[Work instructions]
1 - According to the Boyer article, how many times did Boyer stab the husband?
2 - Reproduce the passage of the Boyer article starting at "Richard Delmer Boyer" and ending at "man in 1980.".
[Selected extract]
Richard Delmer Boyer (born 1958) is an American murderer convicted and found guilty of murdering an elderly couple in 1982. He also admitted to murdering another man in 1980.

Background
Boyer, from La Mirada, California, was at his home abusing PCP as well as abusing alcohol while watching the 1981 movie Halloween II. The opening murders in the film were used by him to be blamed (logically dismissed in reality, in court) as a motive.

Crime and arrest
On December 7, 1982, Boyer stabbed to death an elderly couple in Fullerton, California; he stabbed the husband 24 times and the wife 19 times. He was arrested following a tip-off from the victim's son. He was about to be released by the police when he admitted the crime.
[/Selected extract]
[Supplied information]
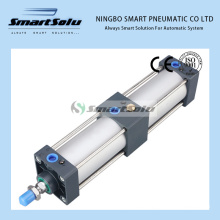 Adjustable Double Force Pneumatic Air Cylinder for Mask Machine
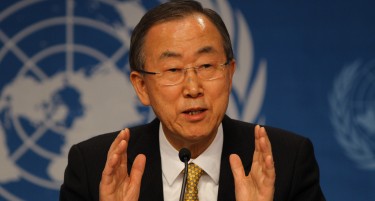Бан Ки Мун од Обединети Нации до претседател на Јужна Кореја?
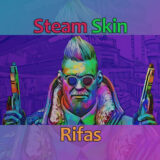 Steam Skin Rifas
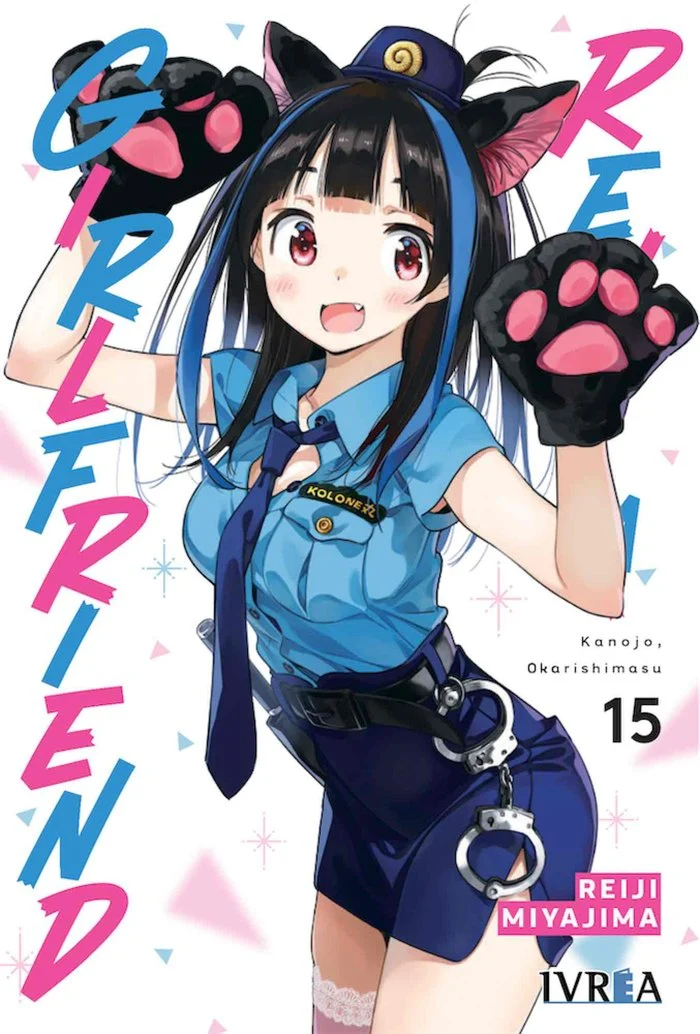 Rent a Girlfriend 15 (ES)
[/Supplied information]
[Results for each task]
1 - 24 times

2 -
Richard Delmer Boyer (born 1958) is an American murderer convicted and found guilty of murdering an elderly couple in 1982. He also admitted to murdering another man in 1980.